§ DOCUMENT SOURCE
▬▬▬▬▬▬

Le charme dont nous étions tout à l’heure en quête se retrouve dans certaines pièces du Cahier rouge et surtout dans l’Exilée 19, très court recueil, mais d’un accent particulier, plus chaste et, je crois, plus épris que celui des Intimités ; petits vers où se joue et se plaint l’amour d’un Parisien de quarante ans pour une jeune fille de Norvège rencontrée en Suisse dans quelque hôtel ; fantaisie d’artiste sans doute, mais avec de la tendresse et presque de la candeur au fond ; dernier amour, regain de printemps et de soleil. Vous voyez bien qu’il se trompait, le superbe Olivier qui « voulait mourir, ne pouvant plus aimer ». Il aime encore ; mais aujourd’hui il appelle la bien-aimée « mon enfant » et lui promet « l’indulgence d’un père » (ce qui est triste).

Et le chagrin qu’un jour vous me pourrez donner,
  J’y tiens pour la douceur de vous le pardonner.     
  Vous m’aimerez un peu, moi qui vous aime tant !

Les plaintes redoublent à la fin, et il semble bien qu’il y ait une vraie souffrance sous ces vers si bien ciselés. Puis il se résigne ; il est fier, « dût-il en mourir », d’avoir aimé une dernière fois. Consolation mélancolique. Mais il y a bien de la grâce et quelque chose de touchant dans ces aveux, ces plaintes, cette fausse résignation. Pauvre poète, à qui votre expérience et votre virtuosité auraient dû faire une cuirasse impénétrable, tandis que vous offrez à « la belle enfant du Nord » vos rimes si bien ouvrées, on songe un peu au richard qui, dans le tableau de Sigallon, offre des bijoux à sa dame. De l’autre côté du tableau, le jouvenceau n’offre rien que sa jeunesse. Et voilà pour vous la blessure, et pour bien d’autres.

Et je ne me dis pas que c’est une folie,
Que j’avais dix-sept ans le jour où tu naquis ;
Car ce triste passé, je l’efface et l’oublie.

Soyez donc Parisien, sceptique, observateur par métier, artiste et rien de plus ; soyez habitué de longue date à ne considérer les accidents du monde et l’univers entier que comme une matière offerte au travail de l’art ! « Le cœur est toujours jeune et peut toujours saigner. » Et je suis en effet tenté de croire que les petites pièces de l’Exilée sont de celles où M. Coppée a mis ou laissé le plus de son cœur.

IV

Mais ce qui, dans son œuvre, paraîtra un jour le plus original, ce sont sans doute les Poèmes modernes et les Humbles.

▬▬▬▬▬▬

§ CONSIGNE A
D'après le texte sur la poésie de Coppée, de quel pays vient la jeune fille aimée dans l'Exilée, et dans quel pays a-t-elle été rencontrée ?
§ CONSIGNE B
Reproduisez mot pour mot le passage du texte sur la poésie de Coppée qui commence à « Vous m’aimerez un » et se termine à « pour bien d’autres. ».
§ CONSIGNE C
Poursuivez la rédaction du texte sur la poésie de Coppée à la suite de sa dernière phrase.

▬▬▬▬▬▬

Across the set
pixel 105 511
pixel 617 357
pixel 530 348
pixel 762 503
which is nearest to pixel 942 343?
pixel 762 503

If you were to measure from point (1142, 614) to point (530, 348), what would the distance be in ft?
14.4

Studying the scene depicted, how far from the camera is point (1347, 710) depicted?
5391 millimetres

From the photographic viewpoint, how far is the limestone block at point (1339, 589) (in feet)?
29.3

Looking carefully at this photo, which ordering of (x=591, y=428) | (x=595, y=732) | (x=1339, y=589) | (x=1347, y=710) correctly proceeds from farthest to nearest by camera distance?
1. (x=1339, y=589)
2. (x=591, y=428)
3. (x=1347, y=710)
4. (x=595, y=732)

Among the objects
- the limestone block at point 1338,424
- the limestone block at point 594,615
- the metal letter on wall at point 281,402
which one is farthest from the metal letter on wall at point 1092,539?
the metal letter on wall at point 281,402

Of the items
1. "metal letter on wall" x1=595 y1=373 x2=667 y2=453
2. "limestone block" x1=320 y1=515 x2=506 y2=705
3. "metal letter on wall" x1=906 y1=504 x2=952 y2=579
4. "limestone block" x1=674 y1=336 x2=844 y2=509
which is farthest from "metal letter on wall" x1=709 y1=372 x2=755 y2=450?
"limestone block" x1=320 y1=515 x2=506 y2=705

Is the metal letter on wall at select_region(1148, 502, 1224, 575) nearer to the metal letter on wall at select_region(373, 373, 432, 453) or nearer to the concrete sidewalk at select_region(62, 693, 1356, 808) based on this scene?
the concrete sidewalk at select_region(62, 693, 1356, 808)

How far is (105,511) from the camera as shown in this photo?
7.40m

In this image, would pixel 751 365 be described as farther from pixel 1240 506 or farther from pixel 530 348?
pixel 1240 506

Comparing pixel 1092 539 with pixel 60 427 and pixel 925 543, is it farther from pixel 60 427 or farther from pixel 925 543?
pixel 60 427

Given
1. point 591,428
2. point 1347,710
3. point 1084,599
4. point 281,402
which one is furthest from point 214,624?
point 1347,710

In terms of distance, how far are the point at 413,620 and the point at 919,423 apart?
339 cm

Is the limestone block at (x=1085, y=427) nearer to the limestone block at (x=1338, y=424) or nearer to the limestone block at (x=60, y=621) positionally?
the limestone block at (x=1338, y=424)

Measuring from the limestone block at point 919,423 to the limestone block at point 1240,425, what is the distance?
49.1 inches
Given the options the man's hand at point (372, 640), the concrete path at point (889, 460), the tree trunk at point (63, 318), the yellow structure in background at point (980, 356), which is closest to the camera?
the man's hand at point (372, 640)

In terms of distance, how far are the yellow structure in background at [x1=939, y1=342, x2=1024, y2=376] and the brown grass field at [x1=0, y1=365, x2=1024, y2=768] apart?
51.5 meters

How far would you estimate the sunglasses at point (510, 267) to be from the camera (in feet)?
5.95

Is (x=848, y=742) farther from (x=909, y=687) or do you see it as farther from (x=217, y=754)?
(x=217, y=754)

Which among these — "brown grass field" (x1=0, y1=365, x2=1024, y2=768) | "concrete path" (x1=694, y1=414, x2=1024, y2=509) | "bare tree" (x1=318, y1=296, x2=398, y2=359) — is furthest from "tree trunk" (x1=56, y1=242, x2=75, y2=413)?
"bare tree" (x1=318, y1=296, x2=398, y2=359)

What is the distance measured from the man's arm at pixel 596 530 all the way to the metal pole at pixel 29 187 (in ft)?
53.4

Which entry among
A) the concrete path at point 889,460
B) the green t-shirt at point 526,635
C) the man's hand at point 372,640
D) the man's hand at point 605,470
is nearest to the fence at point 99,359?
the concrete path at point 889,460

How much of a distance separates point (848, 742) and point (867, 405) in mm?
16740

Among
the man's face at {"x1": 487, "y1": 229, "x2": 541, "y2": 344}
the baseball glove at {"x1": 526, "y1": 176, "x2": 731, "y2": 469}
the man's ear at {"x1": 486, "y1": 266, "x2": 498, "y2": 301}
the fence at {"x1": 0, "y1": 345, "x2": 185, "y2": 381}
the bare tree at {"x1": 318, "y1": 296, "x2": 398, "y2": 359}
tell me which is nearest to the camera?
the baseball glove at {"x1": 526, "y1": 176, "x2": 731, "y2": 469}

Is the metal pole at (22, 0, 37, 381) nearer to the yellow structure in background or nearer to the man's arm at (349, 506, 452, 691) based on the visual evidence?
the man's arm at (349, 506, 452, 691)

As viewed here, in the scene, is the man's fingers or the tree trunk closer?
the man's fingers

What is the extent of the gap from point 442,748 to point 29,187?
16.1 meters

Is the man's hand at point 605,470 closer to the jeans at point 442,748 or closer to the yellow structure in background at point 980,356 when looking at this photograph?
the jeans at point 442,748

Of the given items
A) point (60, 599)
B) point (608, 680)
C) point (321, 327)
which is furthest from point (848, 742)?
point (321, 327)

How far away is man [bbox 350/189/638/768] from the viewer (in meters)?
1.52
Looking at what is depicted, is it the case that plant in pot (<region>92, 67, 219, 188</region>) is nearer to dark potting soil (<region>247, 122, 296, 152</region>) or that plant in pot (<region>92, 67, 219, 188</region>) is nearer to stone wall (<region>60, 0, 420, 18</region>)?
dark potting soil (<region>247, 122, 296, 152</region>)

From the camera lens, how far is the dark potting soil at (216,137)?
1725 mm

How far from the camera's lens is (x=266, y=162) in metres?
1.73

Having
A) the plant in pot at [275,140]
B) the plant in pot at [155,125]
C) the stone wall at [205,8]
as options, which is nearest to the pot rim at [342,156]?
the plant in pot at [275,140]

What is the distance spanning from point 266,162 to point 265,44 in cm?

▬▬▬▬▬▬

§ RÉPONSE RÉDIGÉE A
Elle vient de Norvège et a été rencontrée en Suisse, dans quelque hôtel.

§ RÉPONSE RÉDIGÉE B
Vous m’aimerez un peu, moi qui vous aime tant !

Les plaintes redoublent à la fin, et il semble bien qu’il y ait une vraie souffrance sous ces vers si bien ciselés. Puis il se résigne ; il est fier, « dût-il en mourir », d’avoir aimé une dernière fois. Consolation mélancolique. Mais il y a bien de la grâce et quelque chose de touchant dans ces aveux, ces plaintes, cette fausse résignation. Pauvre poète, à qui votre expérience et votre virtuosité auraient dû faire une cuirasse impénétrable, tandis que vous offrez à « la belle enfant du Nord » vos rimes si bien ouvrées, on songe un peu au richard qui, dans le tableau de Sigallon, offre des bijoux à sa dame. De l’autre côté du tableau, le jouvenceau n’offre rien que sa jeunesse. Et voilà pour vous la blessure, et pour bien d’autres.

§ RÉPONSE RÉDIGÉE C
Sainte-Beuve avait donné des exemples de cette poésie, dont l’idée première lui venait peut-être de Wordsworth. « Et moi aussi, nous dit-il, j’ai tâché, après mes devanciers, d’être original à ma manière, humblement et bourgeoisement, observant l’âme et la nature de près…, nommant les choses de la vie privée par leur nom, mais… cherchant à relever le prosaïsme de ces détails domestiques par la peinture des sentiments humains et des objets naturels20 » Je rappelle l’adorable pièce qui commence par ce vers :

Toujours je la connus pensive et sérieuse…21

l’anecdote du vicaire John Kirkby22 et celle de Maria23. Dans la première Pensée d’août, l’histoire de Doudun, surtout celle de Marèze, de ce poète qui se fait homme d’affaires, puis commis, pour soutenir sa mère et pour payer une dette d’honneur, n’est-ce pas un peu le sujet d’Un fils, dans les Humbles ! Ô le rare poème que celui de Monsieur Jean 24 Et quel malheur que le style dont elle est écrite rende si peu lisible cette histoire d’un maître d’école janséniste, cinquième fils de Jean-Jacques Rousseau, et qui, ayant su le secret de sa naissance, passe sa vie à expier pour son père ! Il n’est pas jusqu’aux paysages de la banlieue parisienne, chers à M. Coppée25, dont on ne trouve déjà quelque chose chez ce surprenant Sainte-Beuve :

Oh ! que la plaine est triste autour du boulevard !
C’est au premier coup d’œil une morne étendue
Sans couleur ; çà et là quelque maison perdue,
Murs frêles, pignons blancs en tuiles recouverts ;
Une haie à l’entour en buissons jadis verts ;
De grands tas aux rebords des carrières de plâtre, etc.,26.

Mais ces essais si intéressants sont trop souvent compromis par une forme cruellement recherchée et entortillée, et telle que je confesse avoir tort de m’y plaire. Le grand analyste y veut exprimer, ce semble, des nuances d’idées auxquelles se prête fort malaisément la forme étroite et rigoureuse du vers. M. François Coppée a mis dans ses petits poèmes une psychologie moins laborieuse et une peinture plus détaillée de la vie extérieure ; il a moins analysé, plus et mieux raconté et décrit, sans que l’impression morale qui doit se dégager de ces drames obscurs et qui leur donne tout leur prix en ait été diminuée.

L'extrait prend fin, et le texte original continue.